En patrouillant, j’ai remarqué une petite fille debout sous un arbre et pleurant : quand elle m’a vu, elle a soudainement arrêté de pleurer et a fait quelque chose d’étrange.

Pendant ma patrouille, j’ai remarqué une petite fille qui se tenait sous un arbre en pleurs. À ma vue, elle s’est soudain arrêtée de pleurer et a fait quelque chose d’étrange 😲😲

Ce jour-là, ma garde avait commencé comme d’habitude. Avec mon fidèle compagnon Rex — un vieux berger allemand toujours attentif — nous patrouillions lentement dans les rues calmes de la ville. Le soleil brillait, quelques passants pressés vaquaient à leurs occupations. Tout semblait banal, et je pensais déjà que la journée se déroulerait sans incident.

Mais soudain, mon regard a été attiré par quelque chose qui détonnait dans ce tableau paisible.
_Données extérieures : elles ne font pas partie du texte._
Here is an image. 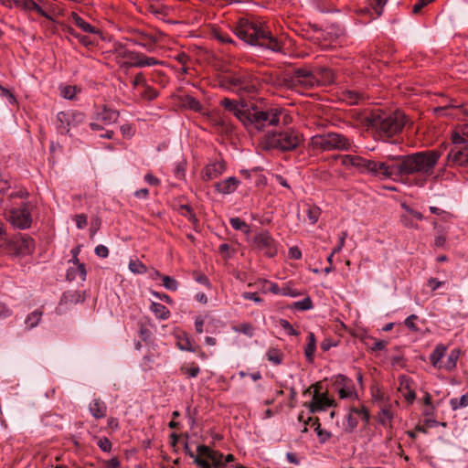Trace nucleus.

Sous un grand arbre aux branches étendues, à l’ombre, se tenait une petite fille d’environ cinq ou six ans. Ses épaules tremblaient, des larmes coulaient sur ses joues, et elle sanglotait bruyamment. Il n’y avait personne autour.

Je me suis rapidement arrêté sur le bord de la route, ai coupé le moteur et, avec Rex, me suis dirigé vers elle.

— Bonjour, petite, — ai-je dit doucement — que s’est-il passé ? Tu t’es perdue ?

La fillette s’est soudain figée. Ses larmes ont disparu comme par magie, son visage est devenu calme, trop calme.

— Pourquoi pleurais-tu ? — ai-je demandé en m’accroupissant.

Elle est restée silencieuse, ses grands yeux se déplaçant nerveusement de droite à gauche.

— Où sont tes parents ? — ai-je insisté.

Alors elle a commencé à regarder autour d’elle avec anxiété, comme si elle avait peur de quelque chose ou cherchait quelqu’un. Cela m’a paru étrange, mais à ce moment-là, Rex a grogné. Son poil s’est hérissé, ses oreilles se sont dressées. Il avait toujours été amical avec les enfants, et ce comportement m’a encore plus inquiété.

La petite restait immobile, fixant quelque chose derrière mon dos. On aurait dit qu’elle attendait quelqu’un… ou quelque chose. Il y avait quelque chose d’inhabituel en elle : elle avait arrêté de pleurer trop vite, restait trop silencieuse.

J’ai suivi son regard et là, j’ai remarqué quelque chose d’étrange 😲😲 C’est là que tout est devenu clair…

 

Au coin de la rue, deux hommes se tenaient là. Ils ne quittaient ni la fillette ni moi des yeux. Tous deux portaient des vestes sombres, leurs visages tendus, comme s’ils attendaient un signal.

Tout s’est mis en place en une seconde. C’était un piège. Une petite fille seule et en pleurs — l’appât parfait pour quiconque ne passerait pas à côté d’une détresse.

Une personne s’approcherait pour l’aider, la fillette indiquerait une adresse… et là, les ravisseurs attendraient.

J’ai rapidement appelé des renforts et fait semblant de simplement parler à l’enfant, surveillant du coin de l’œil le coin de la rue. Mais lorsque je me suis avancé vers eux, les hommes ont pris la fuite. Rex s’est lancé à leur poursuite, et moi derrière lui.

Nous les avons attrapés dans une cour voisine. L’un avait des menottes et un bâillon dans sa poche, l’autre un couteau et un trousseau de clés. Plus tard, l’enquête révéla qu’ils étaient liés à une série d’enlèvements dans plusieurs villes.

Et la fillette… elle s’est avérée être la fille d’une des victimes. On l’avait forcée à participer à l’opération sous menace de représailles contre sa mère. Mais en voyant l’uniforme de police, elle s’est perdue, incapable de jouer son rôle jusqu’au bout.

Si ce n’avait été pour Rex, qui avait senti le danger avant moi, tout aurait pu se terminer bien plus tragiquement.